Rig Count Rises By Just 2 As Goldman Expects Oil Market To Rebalance By Early 2018

With WTI heading for its best week since 2016, demand and inventory data is trumping production for now and today's Baker Hughes rig count data did nothing to change that as, following last week's 1 rig drop, producers only added 2 oil rigs in the last week to 766.

  • *U.S. GAS RIG COUNT UP 6 TO 192 , BAKER HUGHES SAYS :BHGE US
  • *U.S. OIL RIG COUNT UP 2 TO 766 , BAKER HUGHES SAYS :BHGE US

Judging by the lagged correlation to WTI, rig counts are stalling as expected...

 

US (Lower 48) crude production continues to rise with lagged rig count data...topping 9mm barrels last week for the first time since July 2015...

 

WTI, Brent poised for largest weekly gains in 7 months amid indications that market is rebalancing...

“There’s less crude oil,” Bob Yawger, director of the futures division at Mizuho Securities USA, says. “That’s all there is to it”

And as OilPrice.com's Tsvetana Paraskova notes, Goldman Sachs said on Thursday that it was “cautiously optimistic” on oil prices as recent data show that the rebalancing of the oil market is speeding up and if the drawdown trends are sustained, stockpiles will normalize by early 2018.

“While OPEC’s production path remains uncertain, recent fundamental oil data have come in even better than we had expected,” Goldman said in a note, as quoted by CNBC.

 

“If sustained, these trends would help achieve the normalization in inventories by early next year,” the investment bank added.

Over the past month, oil prices have rebounded thanks to robust demand, strong draws in U.S. inventories, and drops in U.S. rig counts, Goldman said. Oil prices have risen above the investment bank’s price projection for September 2017 of US$50 per barrel of Brent, Goldman Sachs said.

The EIA reported this week another hefty decline in U.S. commercial crude oil inventories for the week ending July 21. The EIA said crude oil inventories diminished by 7.2 million barrels, to 483.4 million barrels. The EIA had reported strong inventory draws in the last three weeks as well. Meanwhile, the number of active oil rigs in the United States fell last week by 1 rig —its second loss in four weeks.

According to Goldman estimates, data from the U.S., Europe, Japan, and Singapore point to a total inventory drop of 83 million barrels since March. In addition, demand in the U.S., India, and China is strong, and Goldman expects it to stay strong through the end of this year, leading to sustained draws in the third quarter.

According to Goldman, this would tighten the physical oil market and flip the market structure to backwardation this year.

However, the bank is still “cautious” on prices because the inventory decline needs to show it will be sustained.

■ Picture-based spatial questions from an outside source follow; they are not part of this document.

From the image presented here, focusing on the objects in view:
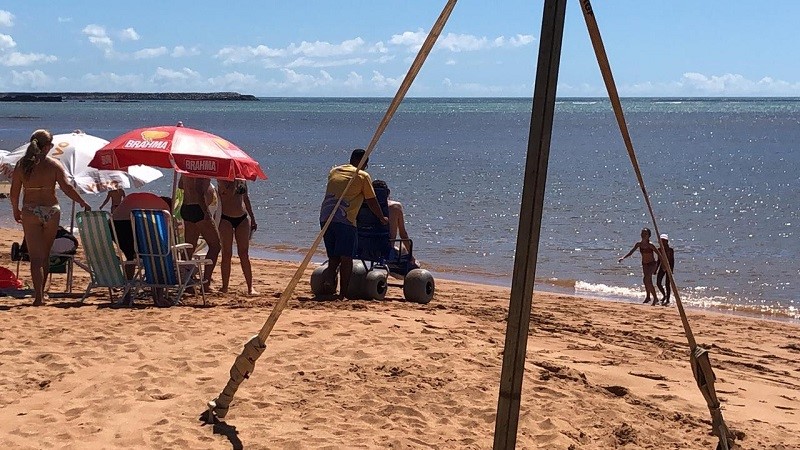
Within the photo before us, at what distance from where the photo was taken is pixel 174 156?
900 centimetres

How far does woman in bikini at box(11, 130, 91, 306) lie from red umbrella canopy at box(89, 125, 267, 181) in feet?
1.73

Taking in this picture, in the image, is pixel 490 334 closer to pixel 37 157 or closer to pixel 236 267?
pixel 37 157

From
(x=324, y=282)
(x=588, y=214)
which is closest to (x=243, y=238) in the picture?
(x=324, y=282)

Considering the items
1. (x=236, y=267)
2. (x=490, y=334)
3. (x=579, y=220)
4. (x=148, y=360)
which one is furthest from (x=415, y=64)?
(x=579, y=220)

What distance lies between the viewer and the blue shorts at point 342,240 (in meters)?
9.38

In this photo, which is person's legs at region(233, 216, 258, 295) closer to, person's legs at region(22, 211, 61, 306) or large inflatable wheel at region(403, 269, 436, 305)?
large inflatable wheel at region(403, 269, 436, 305)

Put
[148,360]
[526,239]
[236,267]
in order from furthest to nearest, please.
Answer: [236,267] < [148,360] < [526,239]

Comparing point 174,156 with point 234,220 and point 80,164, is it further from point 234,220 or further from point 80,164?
point 80,164

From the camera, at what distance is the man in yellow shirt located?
9.11 m

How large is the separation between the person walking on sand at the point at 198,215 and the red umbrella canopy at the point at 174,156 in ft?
1.35

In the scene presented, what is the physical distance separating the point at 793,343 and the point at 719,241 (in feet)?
33.3

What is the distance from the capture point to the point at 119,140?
9.27 m

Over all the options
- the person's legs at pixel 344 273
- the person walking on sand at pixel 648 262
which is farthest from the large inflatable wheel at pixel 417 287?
the person walking on sand at pixel 648 262

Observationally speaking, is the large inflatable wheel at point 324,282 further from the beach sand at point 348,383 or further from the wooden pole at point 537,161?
the wooden pole at point 537,161
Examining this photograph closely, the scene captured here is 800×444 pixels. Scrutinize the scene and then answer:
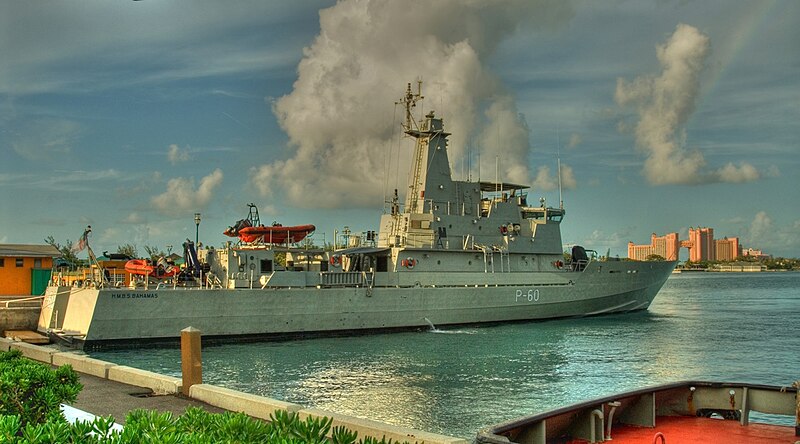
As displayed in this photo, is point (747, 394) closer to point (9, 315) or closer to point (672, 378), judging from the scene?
point (672, 378)

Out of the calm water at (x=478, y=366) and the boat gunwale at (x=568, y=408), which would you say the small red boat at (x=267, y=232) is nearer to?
the calm water at (x=478, y=366)

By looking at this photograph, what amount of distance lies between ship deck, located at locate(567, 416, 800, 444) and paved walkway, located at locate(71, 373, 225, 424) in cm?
560

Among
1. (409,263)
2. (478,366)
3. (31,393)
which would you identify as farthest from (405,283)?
(31,393)

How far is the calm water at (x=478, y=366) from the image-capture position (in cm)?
1653

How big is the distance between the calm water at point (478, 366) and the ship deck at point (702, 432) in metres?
5.19

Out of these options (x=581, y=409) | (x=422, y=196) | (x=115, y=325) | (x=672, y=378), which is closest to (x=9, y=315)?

As a reminder, earlier this month, Goldman Sachs said that oil prices could soon fall below US$40 if there wasn’t a sustained drawdown in U.S. crude inventories and rig counts, or without any bold “shock and awe” action from OPEC. The oil market is searching for a new equilibrium, Goldman said back then, adding that it was still too early to tell whether the most recent inventory reductions in the U.S. are an anomaly or if they signal the start of something more durable.